TLDR version: Satellite innovators are launching a range of direct-to-handset satellite connectivity services. Coupled with the recent revelation that Starlink now has 95,000 customer in Australia alone, it seems satellite services are booming. This will create opportunities for a rethink of the Universal Service Obligation. But satellite capex is high, and satellite systems are notorious for bankruptcies. We need to see proven business models before satellite can be trusted to shoulder the USO burden.
The market for direct-to-handset satellite connectivity services is becoming increasingly crowded. Apple’s announcement last year that the new iPhone 14 would support emergency satellite communications brought this development to public consciousness, but a range of operators are now announcing new services.
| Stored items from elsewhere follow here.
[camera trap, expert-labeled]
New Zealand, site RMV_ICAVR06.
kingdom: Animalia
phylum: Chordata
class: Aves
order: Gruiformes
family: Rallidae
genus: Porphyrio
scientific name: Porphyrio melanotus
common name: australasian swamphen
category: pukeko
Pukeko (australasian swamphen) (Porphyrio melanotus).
Speaking at an Asia Pacific Satellite Communications Council (APSCC) webinar last week, satellite communications company Lynk announced that it will offer an SMS roaming service outside partner telcos’ terrestrial network footprints within a few months. The service is based on LEO satellites, and doesn’t require specialised handset, which cuts costs for users.
GEO satellite services are also playing a role. Bullitt Group, a specialist in ruggedised mobile phones, launched new satellite-capable devices days ago at Mobile World Congress in Barcelona, equipped with two-way satellite messaging technology, location sharing and SOS assistance using the Inmarsat and EchoStar geostationary satellite networks. They also launched a Bluetooth-enabled satellite “hub” that can connect any Android smartphone to satellite messaging for around $250 per annum. The Bullitt service will be available in Australia by the middle of the year.
Industry veteran Iridium is working with chipset provider Qualcomm and a lot of handset vendors to support satellite connectivity. Smartphone vendors Honor, Motorola, Nothing, Oppo, Vivo and Xiaomi announced at MWC that they would add satellite capabilities to their phones via Qualcomm’s deal with Iridium.
Starlink is less about handsets than semi-nomadic broadband. It surprised many (including us) when it recently announced it had 95,000 active services in Australia. It announced in December that it had over 1 million globally (which suggests that Australia is a major market for Starlink). Its decision late last year to halve upfront equipment costs may account for the surge in uptake.
However, that 1 million does not make the company profitable. As Elon Musk recently remarked Starlink is still cashflow negative, and the history of satellite industry is littered with bankruptcies. Notoriously, Iridium went through bankruptcy after burning through US$5b in cash in the 1990s.
Elon Musk tweet, 5 October 2022
Source: Twitter
These satellite innovations may deliver geography-independent services that could solve the growing digital divide between metro and regional communities in Australia and New Zealand. The prospect of a commercial solution that supersedes the complex and costly USO arrangements is attractive. How real is it?
The technology is advancing in leaps and bounds. Lynk is upbeat about future connectivity, expecting to see multi-megabit speeds to handsets within three to four years.
The real issue is the business models, and whether the revenues involved can justify the level of capex required. The rollercoaster history of satellite communications should give us pause.
Speaking at the APSCC webinar, Iridium CTO Greg Felton stated that “Right now there’s a lot of investment and a lot of different ideas being tried out and most of them will fail. Most will eventually run out of money because they won’t be able to generate enough cash flow to keep getting investments. With the cost of capital going up we’ll probably see that sooner rather than later”. The sector also has significant spectrum allocation to overcome. Felton argued that the business uncertainty would persist until 2030.
Elon Musk can take big bets on the future of satellite, but policy-makers must be more cautious. The promise of satellite is real, but must be qualified before it becomes a candidate for USO delivery – or even a substitute that makes the USO redundant.
This means we won’t be seeing much appetite for USO reform in the next few years. Although current USO arrangements are a legacy of a different industry, they’ll remain in place until satellite business models are proven either in or out.